Un personnage, avec beaucoup de bouts de « vrai moi » dedans. A l’origine: un site adultère sur lequel je suis allée me promener, ma vie était ainsi faite, alors. Très vite, le plaisir redécouvert de la séduction, à distance certes, et cachée derrière mon écran, mais séduction quand même. Et plaisir. Avec certains hommes, je suis restée dans une relation purement virtuelle, ils me disaient alors: » S’il vous plait Corpus, faites-moi bander! Excitez-moi! » et j’adorais les faire bander et les exciter, sans jamais les rencontrer, ni même connaître leur véritable nom. J’ai écrit récemment qu’il y avait comme une histoire de pouvoir dans le fait de transmettre des émotions, même sensuelles, à travers les mots.
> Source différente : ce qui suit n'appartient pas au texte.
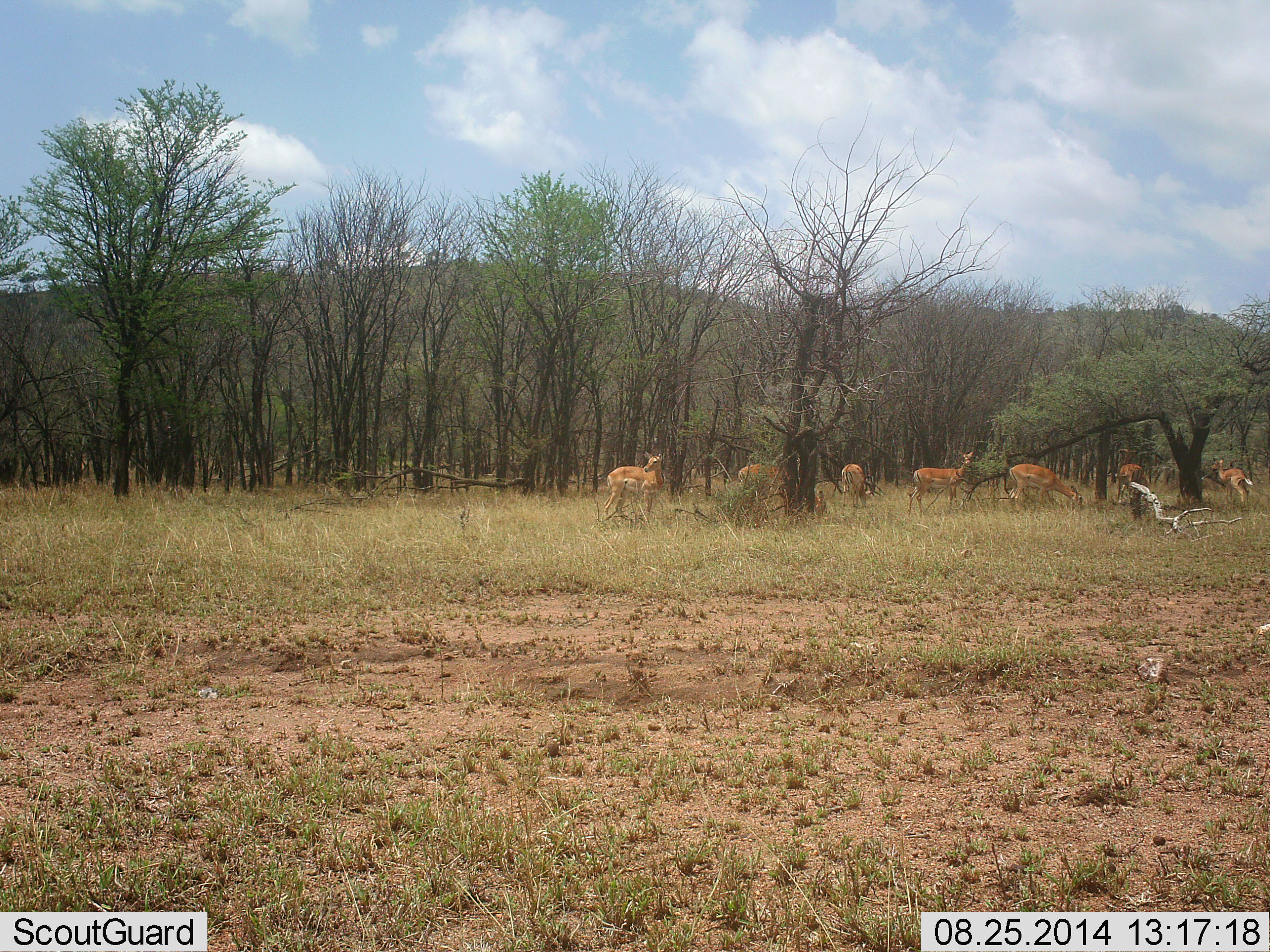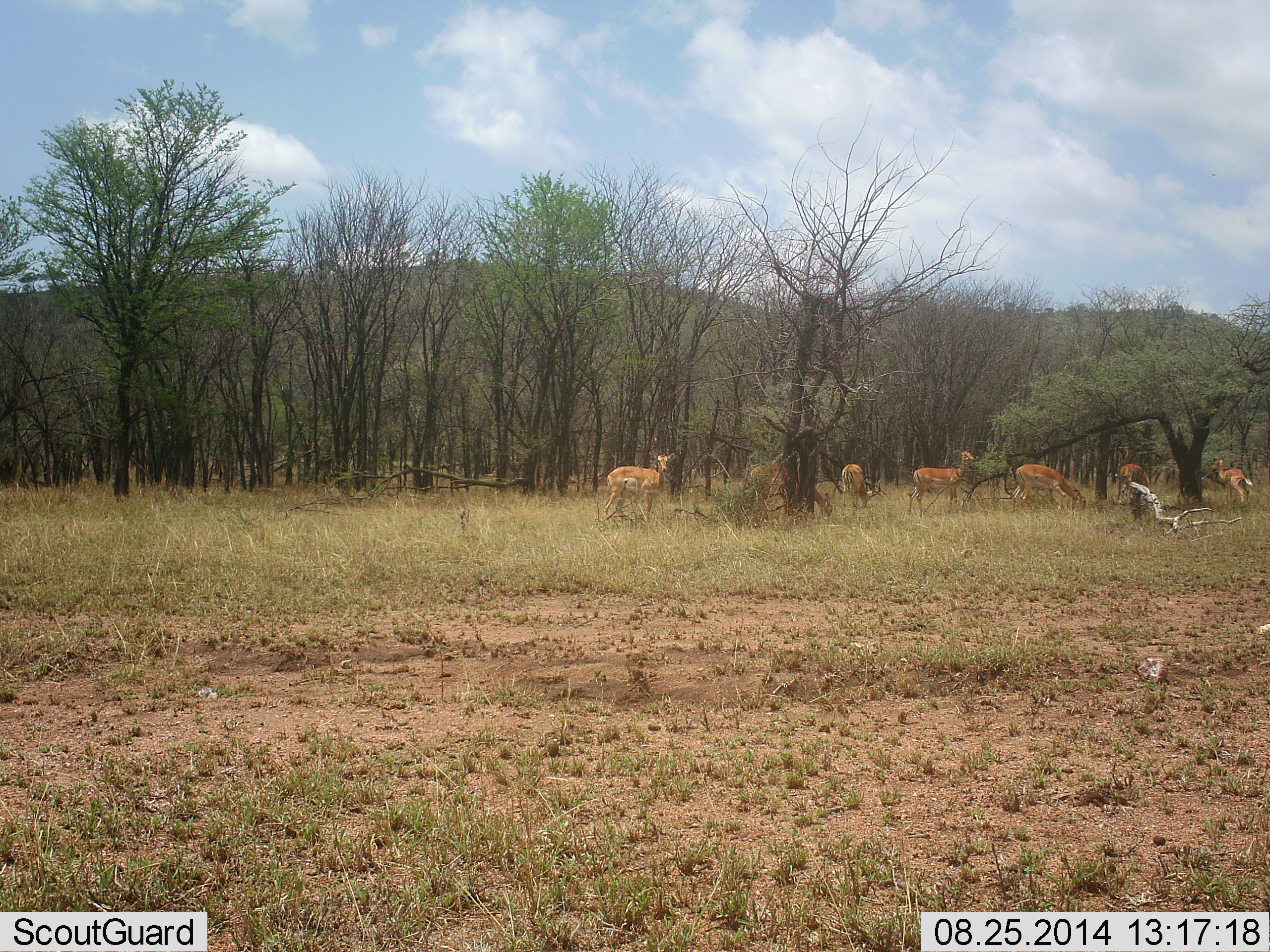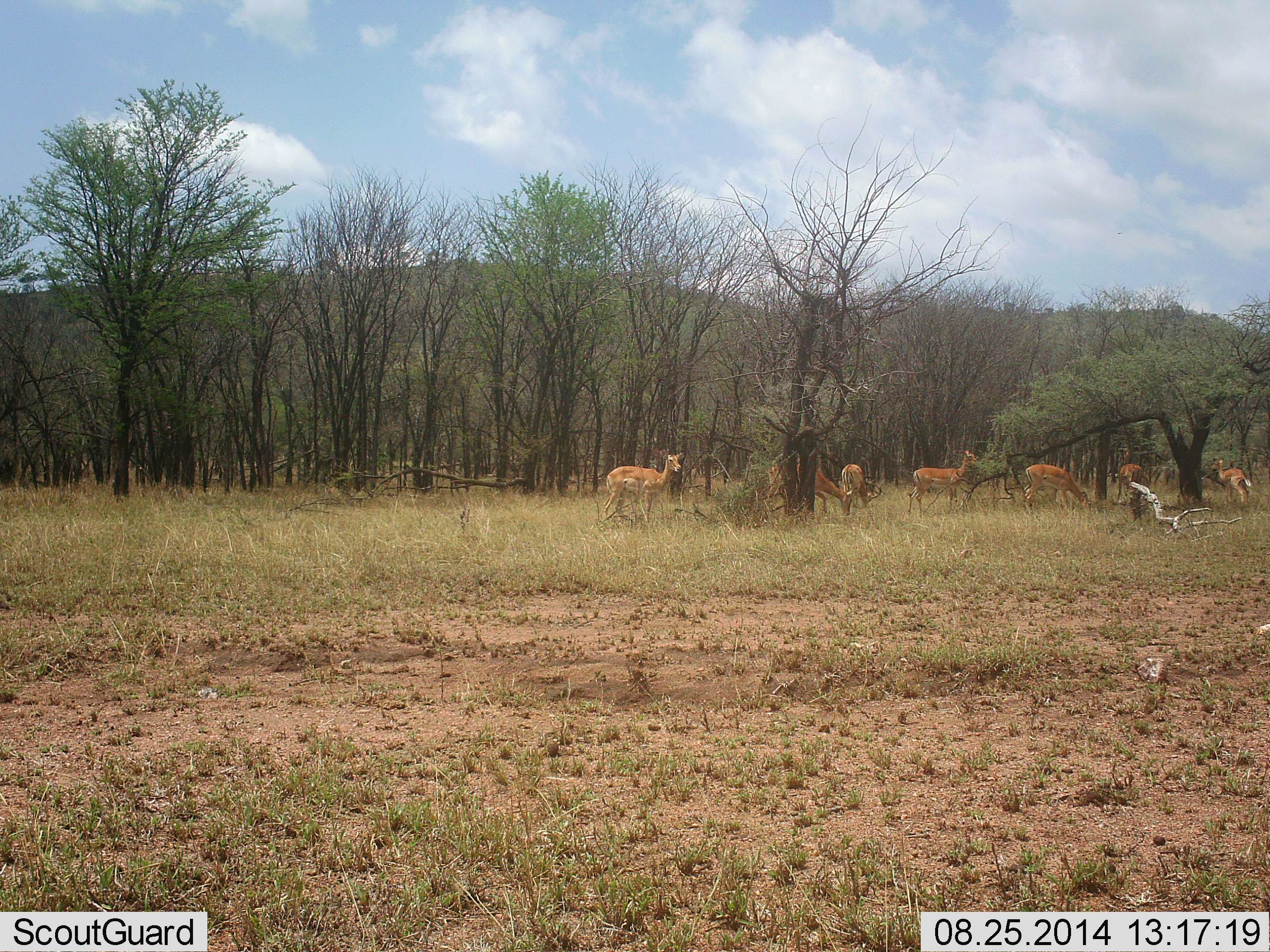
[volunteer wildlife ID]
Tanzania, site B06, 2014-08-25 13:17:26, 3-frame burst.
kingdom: Animalia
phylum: Chordata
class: Mammalia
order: Artiodactyla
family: Bovidae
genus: Nanger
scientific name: Nanger granti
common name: grant's gazelle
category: gazellegrants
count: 7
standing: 60%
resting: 20%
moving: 30%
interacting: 0%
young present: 0%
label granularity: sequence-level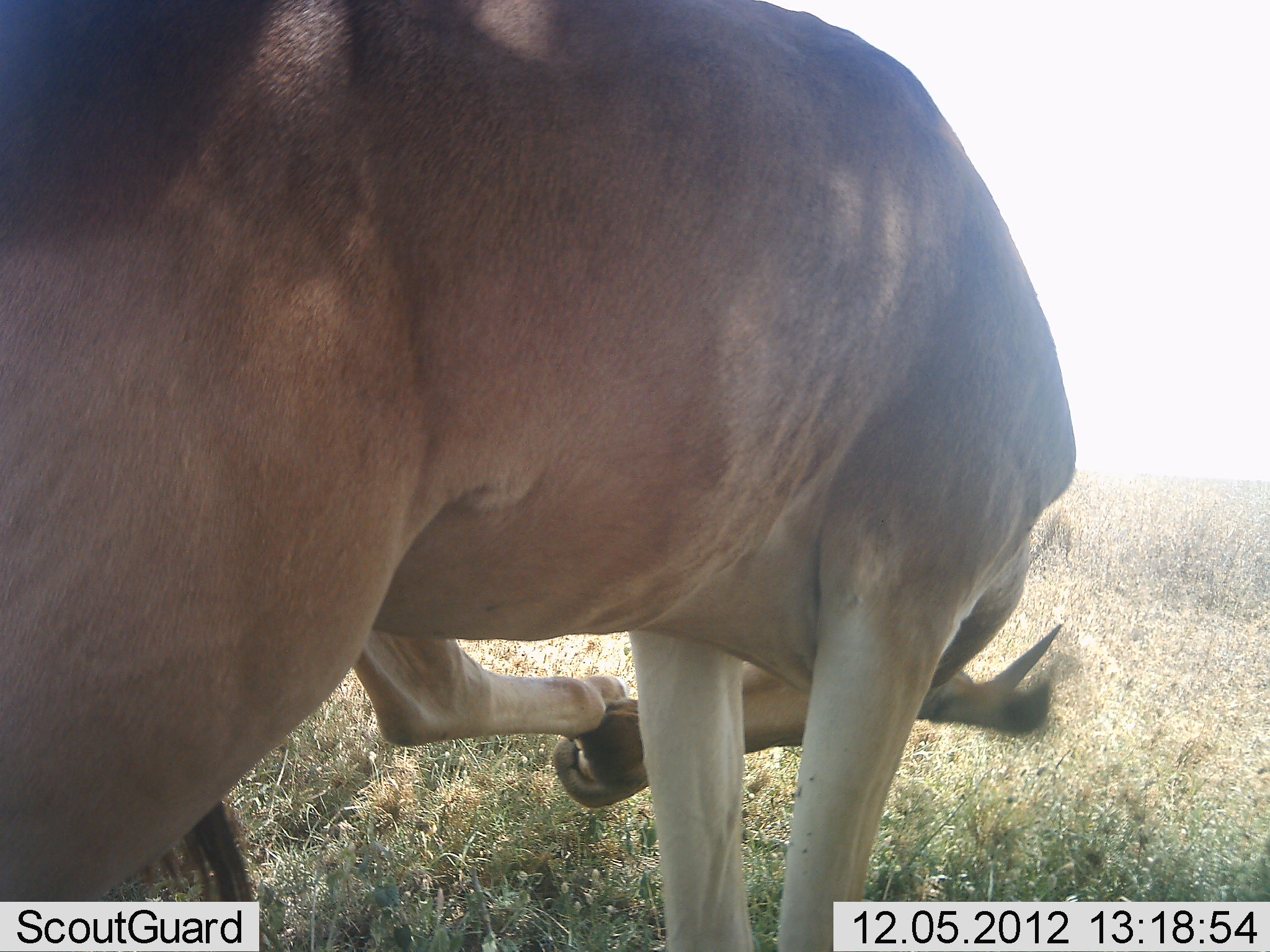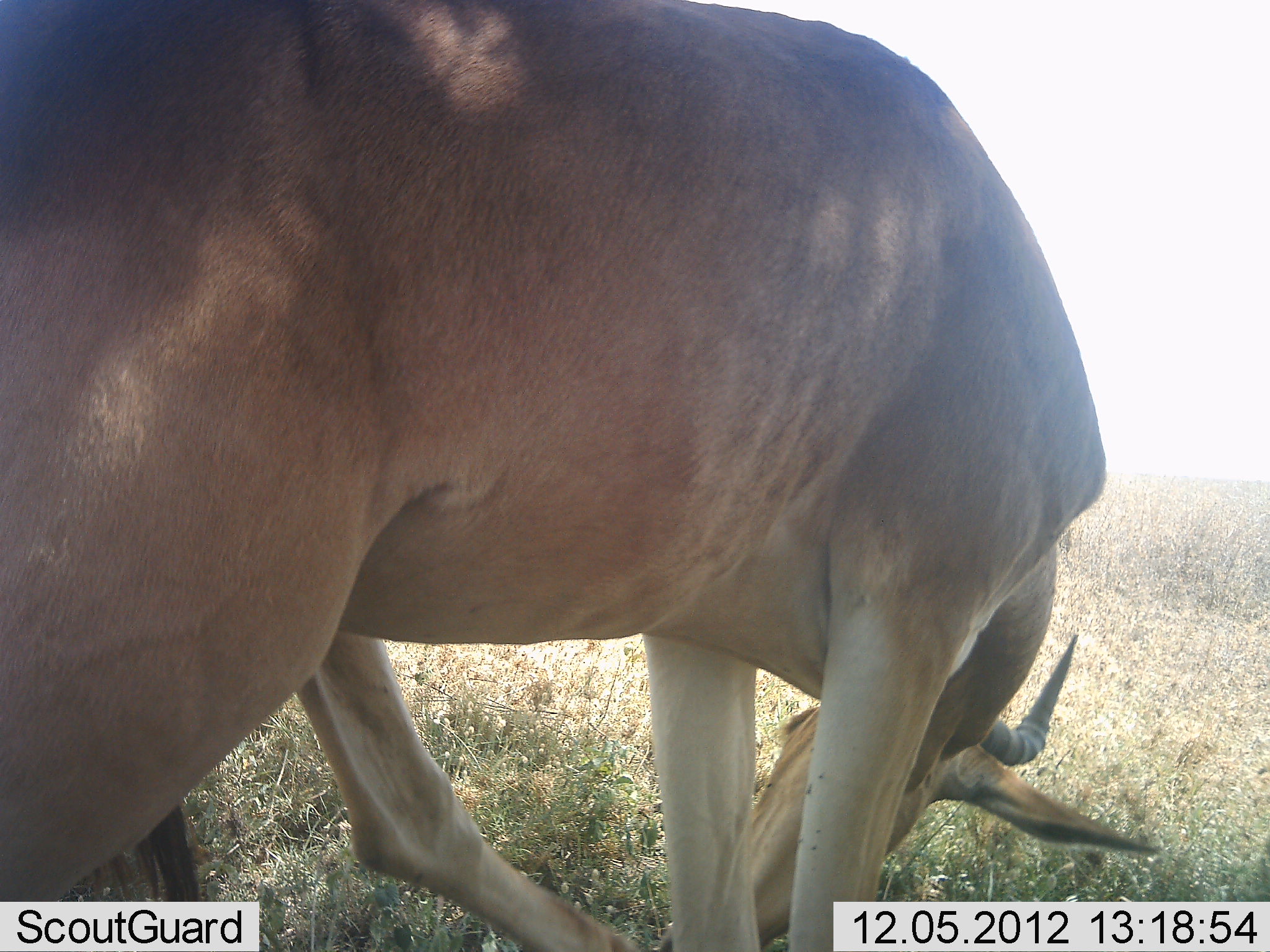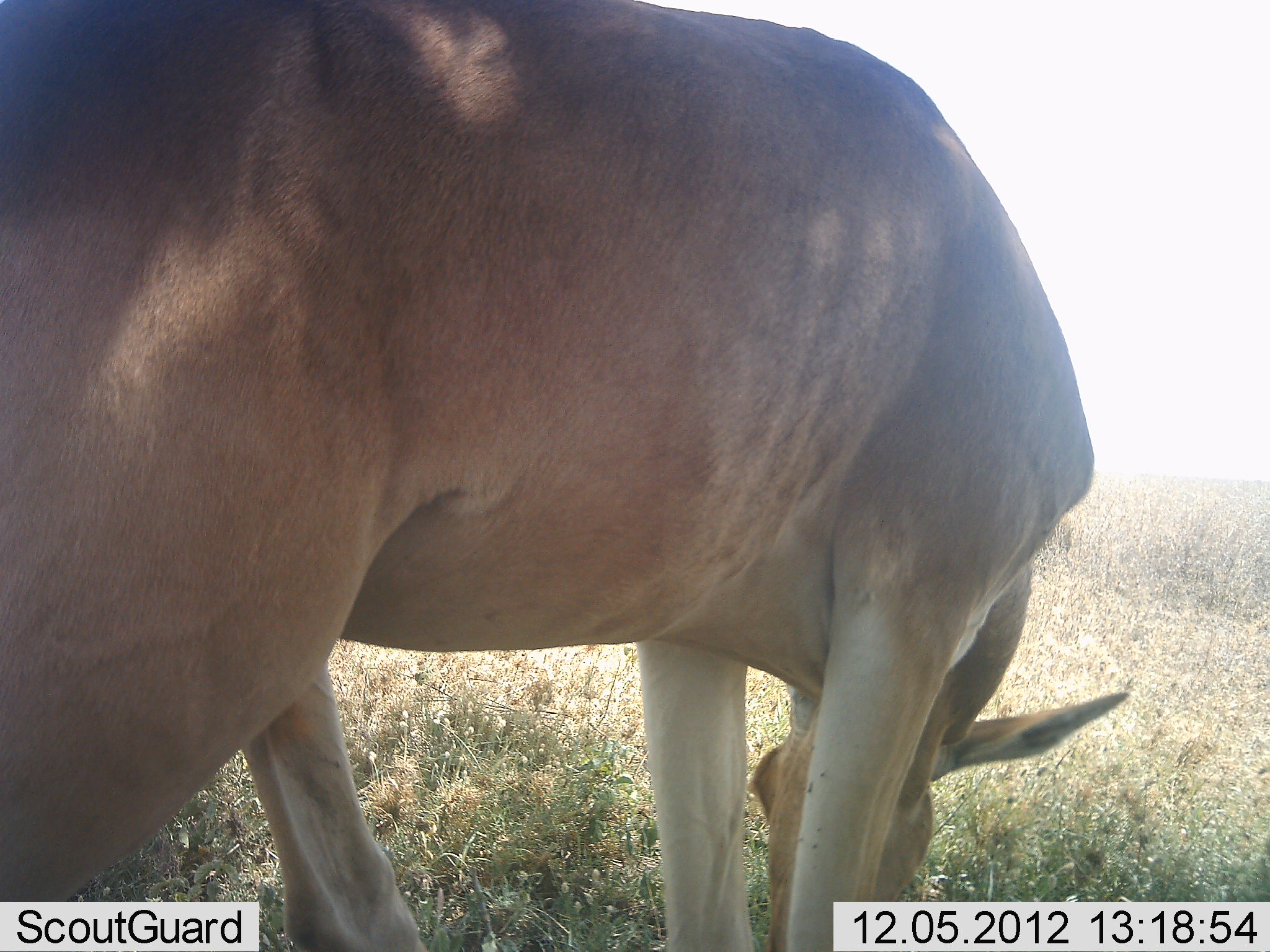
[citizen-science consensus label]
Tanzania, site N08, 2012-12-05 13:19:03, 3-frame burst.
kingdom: Animalia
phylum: Chordata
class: Mammalia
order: Artiodactyla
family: Bovidae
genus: Alcelaphus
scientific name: Alcelaphus buselaphus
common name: hartebeest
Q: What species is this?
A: Hartebeest (Alcelaphus buselaphus).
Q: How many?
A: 1.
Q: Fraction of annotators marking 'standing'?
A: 70%.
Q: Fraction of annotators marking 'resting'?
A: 0%.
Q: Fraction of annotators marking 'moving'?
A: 0%.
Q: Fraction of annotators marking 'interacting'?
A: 0%.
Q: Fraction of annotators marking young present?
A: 0%.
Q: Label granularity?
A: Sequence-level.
Mais « pouvoir » est un terme mal choisi. Parce qu’en réalité, pour moi, il y a surtout de la jouissance à donner du plaisir, même à travers des mots. Écrire comme j’ouvrirais une bouteille de champagne… J’ai rencontré certains de ces hommes pour de vrai, mais: chut! ceci est une autre histoire! En tout cas j’ai gardé de cette expérience le goût et l’envie d’être – aussi – Corpus Delecta. Une femme-plaisir. Une femme à bulles!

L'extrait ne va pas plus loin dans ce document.